In an interview with the Guardian she attacked Robinson’s comments, but also cited her own experiences of racism. She described an incident during the recent election when she was chased by a loyalist mob through an East Belfast shopping centre. She declared that she could no longer remain active within Northern Irish politics.
It was partly in response to Lo’s announcement that a small group of activists decided to hold an unofficial rally at noon last Saturday. The impressive degree to which Facebook attendance translated into feet on the ground might seem to endorse a liberal narrative of all-powerful social media. The event certainly captured and channelled widespread popular distaste with the events of recent days, while underlying factors such as longstanding Republican commitment to internationalism undoubtedly also played a part.
But the rally was organised by a group of activists from a wide range of political positions who had experience of working together during a range of struggles over recent years. The pressing nature of the issues meant that the methods adopted were the polar opposite of the bureaucratic manoeuvres occasionally characteristic of anti-fascist activities in Britain. Activists involved with liberation campaigns, trade unions, liberal and revolutionary political parties all played a role in ensuring the rally’s success.
Resurgence
There is also the context of a resurgence of left wing politics in Ireland. One speaker was Gerry Carroll, a socialist who recently won a seat on Belfast city council, coming third and receiving 1,661 first preference votes.
Standing for People Before Profit, Gerry successfully challenged the dominance of Sinn Féin in a ward which has long been a Republican stronghold. But Carroll’s success has not simply emerged overnight: it comes from longstanding engagement with grassroots activism, campaigns against leisure centres privatisations and hospital ward closures.
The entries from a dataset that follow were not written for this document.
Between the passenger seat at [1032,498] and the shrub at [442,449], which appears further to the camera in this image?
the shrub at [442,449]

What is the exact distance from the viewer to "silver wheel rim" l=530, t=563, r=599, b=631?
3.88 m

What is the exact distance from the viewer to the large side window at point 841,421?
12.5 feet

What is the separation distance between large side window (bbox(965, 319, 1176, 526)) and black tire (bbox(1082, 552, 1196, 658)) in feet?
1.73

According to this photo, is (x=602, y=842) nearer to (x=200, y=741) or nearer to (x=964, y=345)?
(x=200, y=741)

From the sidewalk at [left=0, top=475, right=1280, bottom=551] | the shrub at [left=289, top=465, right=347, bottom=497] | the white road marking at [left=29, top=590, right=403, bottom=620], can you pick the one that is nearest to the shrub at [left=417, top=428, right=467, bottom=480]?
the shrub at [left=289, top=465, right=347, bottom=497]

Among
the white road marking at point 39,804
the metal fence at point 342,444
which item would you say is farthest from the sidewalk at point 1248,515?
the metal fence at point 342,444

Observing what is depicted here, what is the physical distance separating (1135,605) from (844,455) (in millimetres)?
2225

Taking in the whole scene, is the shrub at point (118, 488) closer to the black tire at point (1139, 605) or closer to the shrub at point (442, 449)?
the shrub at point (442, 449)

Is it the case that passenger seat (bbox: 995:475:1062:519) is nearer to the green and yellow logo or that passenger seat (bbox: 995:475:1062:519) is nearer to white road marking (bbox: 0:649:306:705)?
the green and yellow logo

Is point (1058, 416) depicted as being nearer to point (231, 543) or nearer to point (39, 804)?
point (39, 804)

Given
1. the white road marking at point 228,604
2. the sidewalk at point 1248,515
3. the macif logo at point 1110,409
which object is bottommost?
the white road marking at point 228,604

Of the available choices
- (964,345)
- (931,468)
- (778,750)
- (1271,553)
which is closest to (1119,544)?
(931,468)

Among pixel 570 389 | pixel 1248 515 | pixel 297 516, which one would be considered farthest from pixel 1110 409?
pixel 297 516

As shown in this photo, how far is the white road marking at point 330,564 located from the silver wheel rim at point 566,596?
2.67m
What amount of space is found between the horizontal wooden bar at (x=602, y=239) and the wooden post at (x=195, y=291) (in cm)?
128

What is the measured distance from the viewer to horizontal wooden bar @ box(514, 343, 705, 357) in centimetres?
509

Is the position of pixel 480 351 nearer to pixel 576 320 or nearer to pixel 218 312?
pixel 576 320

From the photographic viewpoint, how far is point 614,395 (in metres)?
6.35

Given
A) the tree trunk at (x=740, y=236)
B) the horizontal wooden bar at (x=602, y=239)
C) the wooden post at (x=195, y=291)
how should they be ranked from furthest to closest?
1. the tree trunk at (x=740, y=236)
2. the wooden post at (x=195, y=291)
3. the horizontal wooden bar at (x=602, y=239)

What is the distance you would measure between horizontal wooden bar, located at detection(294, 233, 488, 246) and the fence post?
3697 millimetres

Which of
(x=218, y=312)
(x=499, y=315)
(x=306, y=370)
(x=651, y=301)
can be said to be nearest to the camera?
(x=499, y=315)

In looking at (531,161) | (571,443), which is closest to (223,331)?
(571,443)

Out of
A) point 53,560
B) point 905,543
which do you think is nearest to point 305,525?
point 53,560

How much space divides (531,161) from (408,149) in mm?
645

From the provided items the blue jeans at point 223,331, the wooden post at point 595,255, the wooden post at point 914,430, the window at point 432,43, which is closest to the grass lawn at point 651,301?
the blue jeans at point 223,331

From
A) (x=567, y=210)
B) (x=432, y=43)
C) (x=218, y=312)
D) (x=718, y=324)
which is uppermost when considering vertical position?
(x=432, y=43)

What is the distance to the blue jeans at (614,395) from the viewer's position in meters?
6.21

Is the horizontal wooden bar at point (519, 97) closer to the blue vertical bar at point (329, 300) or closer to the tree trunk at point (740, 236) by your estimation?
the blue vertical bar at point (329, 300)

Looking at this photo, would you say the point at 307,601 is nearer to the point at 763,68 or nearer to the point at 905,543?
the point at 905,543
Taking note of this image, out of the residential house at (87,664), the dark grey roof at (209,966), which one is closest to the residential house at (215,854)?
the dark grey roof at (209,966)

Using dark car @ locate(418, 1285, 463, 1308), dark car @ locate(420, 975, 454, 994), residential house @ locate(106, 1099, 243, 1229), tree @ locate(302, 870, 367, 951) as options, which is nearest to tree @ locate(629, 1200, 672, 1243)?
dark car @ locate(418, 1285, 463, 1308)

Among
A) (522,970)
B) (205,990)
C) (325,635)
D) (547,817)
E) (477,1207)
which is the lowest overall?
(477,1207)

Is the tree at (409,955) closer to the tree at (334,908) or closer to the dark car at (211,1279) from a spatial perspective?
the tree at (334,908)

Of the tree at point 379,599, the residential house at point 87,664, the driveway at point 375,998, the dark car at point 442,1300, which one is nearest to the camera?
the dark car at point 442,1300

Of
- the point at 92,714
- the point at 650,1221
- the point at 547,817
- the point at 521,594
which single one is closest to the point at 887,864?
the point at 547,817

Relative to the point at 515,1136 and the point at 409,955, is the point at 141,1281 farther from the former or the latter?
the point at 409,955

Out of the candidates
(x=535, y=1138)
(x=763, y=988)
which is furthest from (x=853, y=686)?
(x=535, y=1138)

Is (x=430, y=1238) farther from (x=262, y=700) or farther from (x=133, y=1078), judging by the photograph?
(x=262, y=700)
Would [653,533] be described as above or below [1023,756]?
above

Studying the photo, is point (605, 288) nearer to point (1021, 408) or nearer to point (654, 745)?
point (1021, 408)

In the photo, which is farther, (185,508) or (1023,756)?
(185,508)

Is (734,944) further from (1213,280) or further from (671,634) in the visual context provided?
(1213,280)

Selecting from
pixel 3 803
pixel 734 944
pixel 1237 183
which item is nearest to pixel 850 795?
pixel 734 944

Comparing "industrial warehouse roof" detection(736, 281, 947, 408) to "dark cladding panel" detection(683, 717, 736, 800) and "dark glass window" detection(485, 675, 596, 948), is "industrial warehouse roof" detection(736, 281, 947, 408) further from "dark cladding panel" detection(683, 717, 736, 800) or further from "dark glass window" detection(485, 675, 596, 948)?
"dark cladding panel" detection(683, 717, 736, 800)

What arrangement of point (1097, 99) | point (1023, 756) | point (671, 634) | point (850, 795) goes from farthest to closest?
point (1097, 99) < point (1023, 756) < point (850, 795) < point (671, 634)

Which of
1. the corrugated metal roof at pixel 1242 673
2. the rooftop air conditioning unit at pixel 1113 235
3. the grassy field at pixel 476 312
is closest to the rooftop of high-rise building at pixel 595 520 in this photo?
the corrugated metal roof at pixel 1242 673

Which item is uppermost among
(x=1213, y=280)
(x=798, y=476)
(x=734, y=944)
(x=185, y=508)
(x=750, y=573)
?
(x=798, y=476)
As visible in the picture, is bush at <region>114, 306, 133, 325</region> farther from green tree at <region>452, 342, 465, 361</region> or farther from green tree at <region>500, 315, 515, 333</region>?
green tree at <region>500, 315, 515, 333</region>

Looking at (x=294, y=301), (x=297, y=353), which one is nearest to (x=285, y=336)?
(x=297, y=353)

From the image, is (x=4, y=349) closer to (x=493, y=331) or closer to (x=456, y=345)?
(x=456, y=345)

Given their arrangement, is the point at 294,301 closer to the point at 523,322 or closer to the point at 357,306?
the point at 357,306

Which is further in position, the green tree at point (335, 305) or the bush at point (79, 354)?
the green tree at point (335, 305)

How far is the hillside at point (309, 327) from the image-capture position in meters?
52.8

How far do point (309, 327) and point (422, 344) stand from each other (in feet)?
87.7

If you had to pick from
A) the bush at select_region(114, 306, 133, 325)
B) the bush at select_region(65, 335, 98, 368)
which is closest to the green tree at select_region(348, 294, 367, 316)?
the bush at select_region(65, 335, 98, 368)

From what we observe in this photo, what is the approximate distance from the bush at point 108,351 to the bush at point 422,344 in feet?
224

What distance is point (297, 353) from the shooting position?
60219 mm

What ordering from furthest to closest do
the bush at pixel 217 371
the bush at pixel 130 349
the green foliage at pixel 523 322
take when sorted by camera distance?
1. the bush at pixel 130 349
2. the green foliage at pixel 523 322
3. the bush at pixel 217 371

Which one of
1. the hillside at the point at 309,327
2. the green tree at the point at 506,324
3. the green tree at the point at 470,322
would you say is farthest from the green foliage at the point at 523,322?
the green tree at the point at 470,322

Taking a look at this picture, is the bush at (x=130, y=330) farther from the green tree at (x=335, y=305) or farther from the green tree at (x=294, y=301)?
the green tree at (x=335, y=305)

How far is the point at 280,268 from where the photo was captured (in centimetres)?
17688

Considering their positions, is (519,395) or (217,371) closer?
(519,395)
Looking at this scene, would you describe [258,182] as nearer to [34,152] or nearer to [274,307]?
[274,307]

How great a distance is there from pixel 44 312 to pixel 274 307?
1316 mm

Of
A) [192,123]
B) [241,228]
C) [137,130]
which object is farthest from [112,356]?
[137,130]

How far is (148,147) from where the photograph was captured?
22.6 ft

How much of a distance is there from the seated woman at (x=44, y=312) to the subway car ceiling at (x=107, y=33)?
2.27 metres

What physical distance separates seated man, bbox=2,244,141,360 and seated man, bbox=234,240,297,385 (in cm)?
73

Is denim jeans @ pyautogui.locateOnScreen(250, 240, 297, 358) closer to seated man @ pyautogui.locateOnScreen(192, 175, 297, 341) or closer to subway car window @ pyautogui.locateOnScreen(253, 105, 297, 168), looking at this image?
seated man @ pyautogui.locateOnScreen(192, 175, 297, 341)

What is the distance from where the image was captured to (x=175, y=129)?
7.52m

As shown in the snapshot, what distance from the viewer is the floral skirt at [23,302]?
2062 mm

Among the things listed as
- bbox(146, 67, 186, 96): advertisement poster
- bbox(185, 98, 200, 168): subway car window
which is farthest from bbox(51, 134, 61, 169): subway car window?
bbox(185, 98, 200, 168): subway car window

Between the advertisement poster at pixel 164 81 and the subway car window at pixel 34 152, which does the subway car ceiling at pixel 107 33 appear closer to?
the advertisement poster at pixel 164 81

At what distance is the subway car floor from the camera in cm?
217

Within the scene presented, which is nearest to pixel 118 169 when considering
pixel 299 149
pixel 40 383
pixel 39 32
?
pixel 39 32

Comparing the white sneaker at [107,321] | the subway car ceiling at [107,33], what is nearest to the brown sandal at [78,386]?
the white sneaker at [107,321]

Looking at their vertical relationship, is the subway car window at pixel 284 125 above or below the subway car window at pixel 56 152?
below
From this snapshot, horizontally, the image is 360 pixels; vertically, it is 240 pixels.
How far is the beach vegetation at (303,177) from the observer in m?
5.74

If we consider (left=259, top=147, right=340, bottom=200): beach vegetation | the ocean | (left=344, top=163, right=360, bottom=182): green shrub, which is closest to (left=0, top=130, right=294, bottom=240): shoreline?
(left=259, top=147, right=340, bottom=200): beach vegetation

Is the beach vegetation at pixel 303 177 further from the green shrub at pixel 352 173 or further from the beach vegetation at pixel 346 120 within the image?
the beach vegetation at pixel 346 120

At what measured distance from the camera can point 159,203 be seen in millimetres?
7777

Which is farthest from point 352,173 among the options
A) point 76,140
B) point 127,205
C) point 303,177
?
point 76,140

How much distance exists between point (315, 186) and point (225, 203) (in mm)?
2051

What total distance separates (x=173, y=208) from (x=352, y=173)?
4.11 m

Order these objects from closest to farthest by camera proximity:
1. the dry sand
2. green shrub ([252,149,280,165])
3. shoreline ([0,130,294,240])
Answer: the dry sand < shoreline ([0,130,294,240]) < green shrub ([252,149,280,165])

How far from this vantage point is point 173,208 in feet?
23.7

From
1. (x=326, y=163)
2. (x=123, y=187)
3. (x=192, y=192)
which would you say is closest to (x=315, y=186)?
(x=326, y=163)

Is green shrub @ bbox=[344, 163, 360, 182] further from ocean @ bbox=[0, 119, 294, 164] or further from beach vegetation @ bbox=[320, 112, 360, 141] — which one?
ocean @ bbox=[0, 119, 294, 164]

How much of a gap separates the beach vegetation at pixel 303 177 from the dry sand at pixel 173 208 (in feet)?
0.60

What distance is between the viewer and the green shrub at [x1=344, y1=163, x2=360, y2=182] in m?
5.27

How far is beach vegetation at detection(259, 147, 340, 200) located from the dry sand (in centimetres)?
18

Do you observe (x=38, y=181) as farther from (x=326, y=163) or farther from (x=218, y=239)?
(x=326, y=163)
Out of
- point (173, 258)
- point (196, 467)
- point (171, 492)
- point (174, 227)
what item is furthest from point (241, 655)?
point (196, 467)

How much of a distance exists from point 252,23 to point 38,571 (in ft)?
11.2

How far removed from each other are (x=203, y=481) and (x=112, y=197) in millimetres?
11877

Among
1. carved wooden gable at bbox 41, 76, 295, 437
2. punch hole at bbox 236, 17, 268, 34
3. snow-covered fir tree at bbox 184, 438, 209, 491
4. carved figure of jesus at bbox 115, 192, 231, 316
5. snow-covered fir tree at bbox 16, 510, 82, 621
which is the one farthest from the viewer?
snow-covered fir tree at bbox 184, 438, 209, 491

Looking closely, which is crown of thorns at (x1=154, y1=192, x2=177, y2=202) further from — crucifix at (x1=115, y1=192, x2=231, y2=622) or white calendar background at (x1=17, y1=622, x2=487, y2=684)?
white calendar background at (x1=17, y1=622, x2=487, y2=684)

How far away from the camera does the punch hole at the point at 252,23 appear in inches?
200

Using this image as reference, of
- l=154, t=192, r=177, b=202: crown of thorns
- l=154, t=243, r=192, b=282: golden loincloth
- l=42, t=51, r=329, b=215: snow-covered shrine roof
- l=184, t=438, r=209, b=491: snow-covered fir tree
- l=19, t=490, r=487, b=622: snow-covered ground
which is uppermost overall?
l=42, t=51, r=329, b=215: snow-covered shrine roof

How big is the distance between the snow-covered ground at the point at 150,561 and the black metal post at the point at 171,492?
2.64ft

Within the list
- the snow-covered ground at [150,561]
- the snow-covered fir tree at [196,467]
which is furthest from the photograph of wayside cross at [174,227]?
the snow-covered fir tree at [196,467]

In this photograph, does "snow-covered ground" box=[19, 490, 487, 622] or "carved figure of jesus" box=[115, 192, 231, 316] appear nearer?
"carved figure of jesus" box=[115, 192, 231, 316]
Nationalist and unionist parties are failing their communities. There is a space for an alternative which moves beyond a return to sectarian violence. But it is an alternative which can only succeed as a result of a concerted commitment to local struggles at the level of public services and housing. We have to challenge the roots of racism and offer solutions that undercut the scapegoating of immigrants and rampant sectarianism.
What next? There is no mass organisation capable of channelling this Saturday’s widespread anger. But a Unite Against Racism March has been called for Saturday 7 June by groups including the Northern Ireland Committee of the Irish Congress of Trade Unions, Amnesty International and the Northern Ireland Council for Ethnic Minorities.
The role for socialists will surely be to argue for a sustainable movement – and to assert the need for an approach that goes beyond liberal platitudes and attacks poverty, austerity and racism together.